From the entries that follow, copy exactly the lines beginning at the line holding "Chickpea (Cicer arietinum)" and continuing through the line holding "Beautiful angry face".

- THE DATA
+---+

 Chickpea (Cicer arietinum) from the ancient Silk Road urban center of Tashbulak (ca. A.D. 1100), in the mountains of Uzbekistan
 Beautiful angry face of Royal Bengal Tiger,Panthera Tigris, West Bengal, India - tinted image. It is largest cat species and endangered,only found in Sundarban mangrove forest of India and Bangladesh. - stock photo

+---+

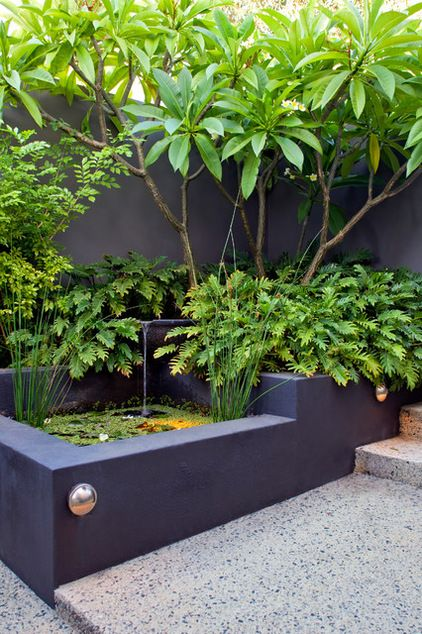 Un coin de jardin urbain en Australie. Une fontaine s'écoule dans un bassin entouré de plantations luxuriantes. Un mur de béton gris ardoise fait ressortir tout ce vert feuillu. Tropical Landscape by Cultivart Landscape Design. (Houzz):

+---+

- SOLUTION BELOW
 Chickpea (Cicer arietinum) from the ancient Silk Road urban center of Tashbulak (ca. A.D. 1100), in the mountains of Uzbekistan
 Beautiful angry face of Royal Bengal Tiger,Panthera Tigris, West Bengal, India - tinted image. It is largest cat species and endangered,only found in Sundarban mangrove forest of India and Bangladesh. - stock photo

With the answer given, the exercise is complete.